Brooke Campanelli, an owner of SoulPlay Yoga & Fitness Studio in Los Angeles who teaches mindfulness across all grades, said she has seen enrollment increase since the COVID-19 pandemic and parents are “desperate for support.”
For some families, the benefits are even more consequential.
In 2020, Marina Glekel, a mother of two who lives in West Bloomfield, Michigan, hired meditation coach Veronica Moya, who splits her time between New York and Florida, to work virtually with her two teenage sons — particularly her youngest, Tony, who has Type 1 diabetes.
Moya “taught him how to relax, listen to his body and lower his stress levels,” Glekel said. The meditation practice also helped him stabilize his blood sugar levels. She continues to work with Moya to schedule one-off sessions for her sons and joins Moya’s live sessions on YouTube.
The benefits make sense to Dr. Meredith Wilkes, medical director of the Pediatric Diabetes Program at Mount Sinai in New York City. “Diabetes-related distress, anxiety and depression all negatively impact blood sugar control,” she said. “Mindfulness, including meditation, has the potential to help children with diabetes and other chronic medical issues reduce disease-related distress.”
The equipment that Michelle Kiernozek, a pediatric occupational therapist in Albany, New York, travels with to different studios for her classes tells a story of its own. Picture souvenirs from a wellness retreat’s gift shop intertwined with a toy aisle at Toys R Us: stuffed animals that demonstrate proper diaphragm technique. Pinwheels become tools for mastering controlled extended exhalation.
This is mindfulness for the generation learning colors from Ms.
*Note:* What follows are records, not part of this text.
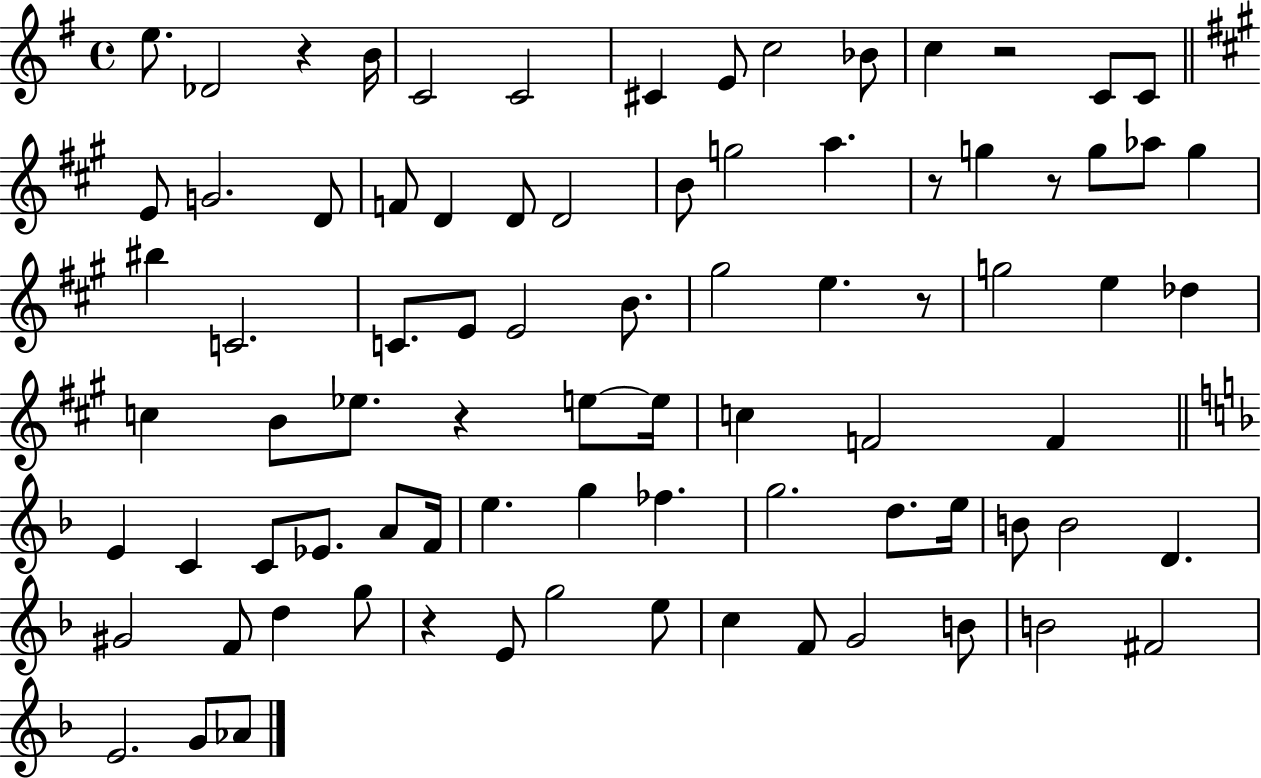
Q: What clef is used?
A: treble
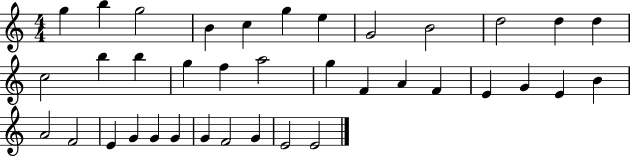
X:1
T:Untitled
M:4/4
L:1/4
K:C
g b g2 B c g e G2 B2 d2 d d c2 b b g f a2 g F A F E G E B A2 F2 E G G G G F2 G E2 E2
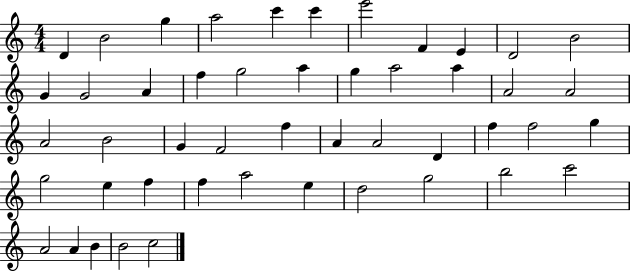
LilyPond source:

{
  \clef treble
  \numericTimeSignature
  \time 4/4
  \key c \major
  d'4 b'2 g''4 | a''2 c'''4 c'''4 | e'''2 f'4 e'4 | d'2 b'2 | \break g'4 g'2 a'4 | f''4 g''2 a''4 | g''4 a''2 a''4 | a'2 a'2 | \break a'2 b'2 | g'4 f'2 f''4 | a'4 a'2 d'4 | f''4 f''2 g''4 | \break g''2 e''4 f''4 | f''4 a''2 e''4 | d''2 g''2 | b''2 c'''2 | \break a'2 a'4 b'4 | b'2 c''2 | \bar "|."
}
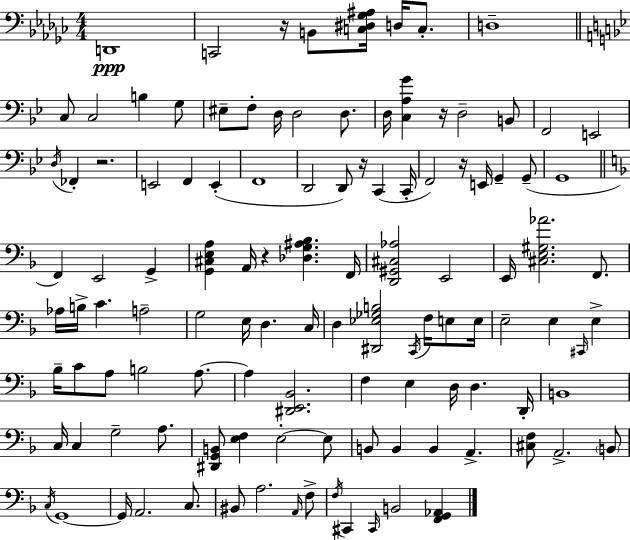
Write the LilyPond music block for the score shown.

{
  \clef bass
  \numericTimeSignature
  \time 4/4
  \key ees \minor
  d,1\ppp | c,2 r16 b,8 <c dis ges ais>16 d16 c8.-. | d1-- | \bar "||" \break \key bes \major c8 c2 b4 g8 | eis8-- f8-. d16 d2 d8. | d16 <c a g'>4 r16 d2-- b,8 | f,2 e,2 | \break \acciaccatura { d16 } fes,4-. r2. | e,2 f,4 e,4-.( | f,1 | d,2 d,8) r16 c,4( | \break c,16-. f,2) r16 e,16 g,4-- g,8--( | g,1 | \bar "||" \break \key f \major f,4) e,2 g,4-> | <g, cis e a>4 a,16 r4 <des g ais bes>4. f,16 | <d, gis, cis aes>2 e,2 | e,16 <cis e gis aes'>2. f,8. | \break aes16 b16-> c'4. a2-- | g2 e16 d4. c16 | d4 <dis, ees ges b>2 \acciaccatura { c,16 } f16 e8 | e16 e2-- e4 \grace { cis,16 } e4-> | \break bes16-- c'8 a8 b2 a8.~~ | a4 <dis, e, bes,>2. | f4 e4 d16 d4. | d,16-. b,1 | \break c16 c4 g2-- a8. | <dis, g, b,>8 <e f>4 e2-.~~ | e8 b,8 b,4 b,4 a,4.-> | <cis f>8 a,2.-> | \break \parenthesize b,8 \acciaccatura { c16 } g,1~~ | g,16 a,2. | c8. bis,8 a2. | \grace { a,16 } f8-> \acciaccatura { f16 } cis,4 \grace { cis,16 } b,2 | \break <f, g, aes,>4 \bar "|."
}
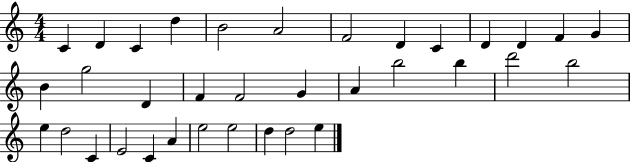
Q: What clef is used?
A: treble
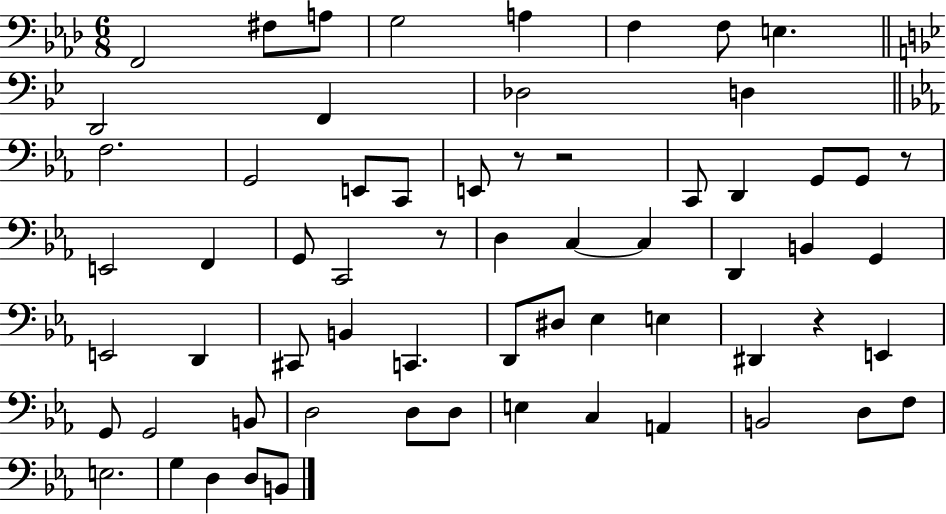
{
  \clef bass
  \numericTimeSignature
  \time 6/8
  \key aes \major
  f,2 fis8 a8 | g2 a4 | f4 f8 e4. | \bar "||" \break \key g \minor d,2 f,4 | des2 d4 | \bar "||" \break \key ees \major f2. | g,2 e,8 c,8 | e,8 r8 r2 | c,8 d,4 g,8 g,8 r8 | \break e,2 f,4 | g,8 c,2 r8 | d4 c4~~ c4 | d,4 b,4 g,4 | \break e,2 d,4 | cis,8 b,4 c,4. | d,8 dis8 ees4 e4 | dis,4 r4 e,4 | \break g,8 g,2 b,8 | d2 d8 d8 | e4 c4 a,4 | b,2 d8 f8 | \break e2. | g4 d4 d8 b,8 | \bar "|."
}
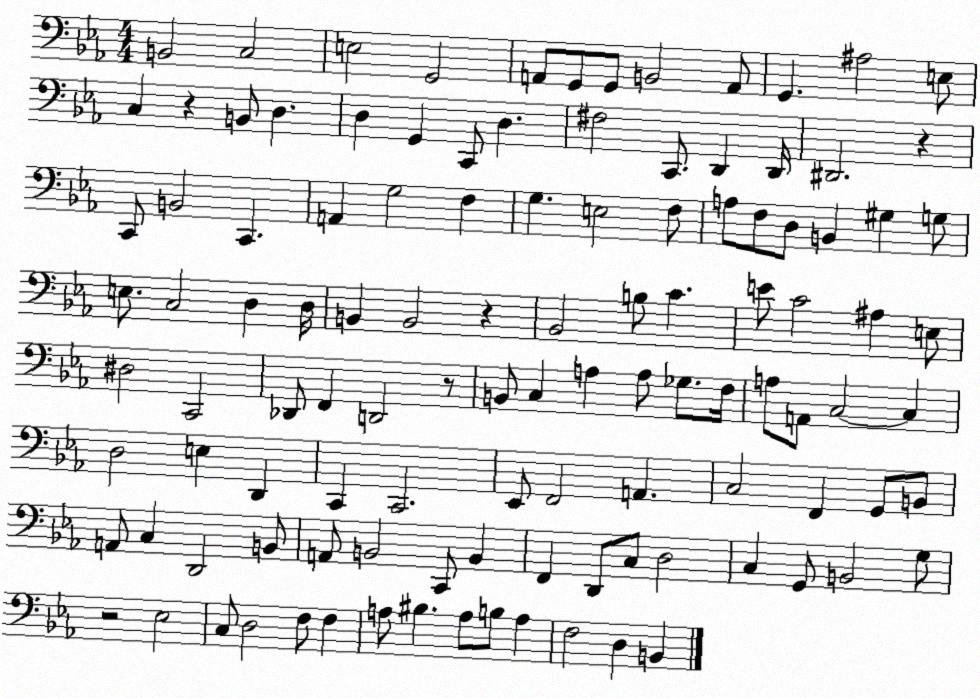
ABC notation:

X:1
T:Untitled
M:4/4
L:1/4
K:Eb
B,,2 C,2 E,2 G,,2 A,,/2 G,,/2 G,,/2 B,,2 A,,/2 G,, ^A,2 E,/2 C, z B,,/2 D, D, G,, C,,/2 D, ^F,2 C,,/2 D,, D,,/4 ^D,,2 z C,,/2 B,,2 C,, A,, G,2 F, G, E,2 F,/2 A,/2 F,/2 D,/2 B,, ^G, G,/2 E,/2 C,2 D, D,/4 B,, B,,2 z _B,,2 B,/2 C E/2 C2 ^A, E,/2 ^D,2 C,,2 _D,,/2 F,, D,,2 z/2 B,,/2 C, A, A,/2 _G,/2 F,/4 A,/2 A,,/2 C,2 C, D,2 E, D,, C,, C,,2 _E,,/2 F,,2 A,, C,2 F,, G,,/2 B,,/2 A,,/2 C, D,,2 B,,/2 A,,/2 B,,2 C,,/2 B,, F,, D,,/2 C,/2 D,2 C, G,,/2 B,,2 G,/2 z2 _E,2 C,/2 D,2 F,/2 F, A,/2 ^B, A,/2 B,/2 A, F,2 D, B,,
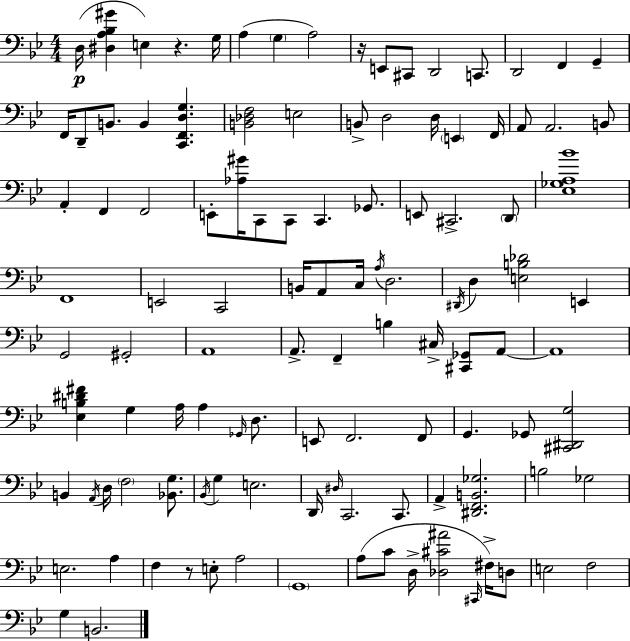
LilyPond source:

{
  \clef bass
  \numericTimeSignature
  \time 4/4
  \key bes \major
  d16(\p <dis a bes gis'>4 e4) r4. g16 | a4( \parenthesize g4 a2) | r16 e,8 cis,8 d,2 c,8. | d,2 f,4 g,4-- | \break f,16 d,8-- b,8. b,4 <c, f, d g>4. | <b, des f>2 e2 | b,8-> d2 d16 \parenthesize e,4 f,16 | a,8 a,2. b,8 | \break a,4-. f,4 f,2 | e,8-. <aes gis'>16 c,8 c,8 c,4. ges,8. | e,8 cis,2.-> \parenthesize d,8 | <ees ges a bes'>1 | \break f,1 | e,2 c,2 | b,16 a,8 c16 \acciaccatura { a16 } d2. | \acciaccatura { dis,16 } d4 <e b des'>2 e,4 | \break g,2 gis,2-. | a,1 | a,8.-> f,4-- b4 cis16-> <cis, ges,>8 | a,8~~ a,1 | \break <ees b dis' fis'>4 g4 a16 a4 \grace { ges,16 } | d8. e,8 f,2. | f,8 g,4. ges,8 <cis, dis, g>2 | b,4 \acciaccatura { a,16 } d16 \parenthesize f2 | \break <bes, g>8. \acciaccatura { bes,16 } g4 e2. | d,16 \grace { dis16 } c,2. | c,8. a,4-> <dis, f, b, ges>2. | b2 ges2 | \break e2. | a4 f4 r8 e8-. a2 | \parenthesize g,1 | a8( c'8 d16-> <des cis' ais'>2 | \break \grace { cis,16 }) fis16-> d8 e2 f2 | g4 b,2. | \bar "|."
}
Rachel and CoComelon and whose parents came of age with social media. Their children are not just seeking enlightenment in silent rooms — they’re also finding it between iPads and juice-box breaks.
As the session winds down at Artful Souls & Wellness, families return their instruments and delve into their Saturday routines. For Muñoz and other parents, the activity represents a new kind of enrichment, with a focus on regulation and mental health — not trophies and performances.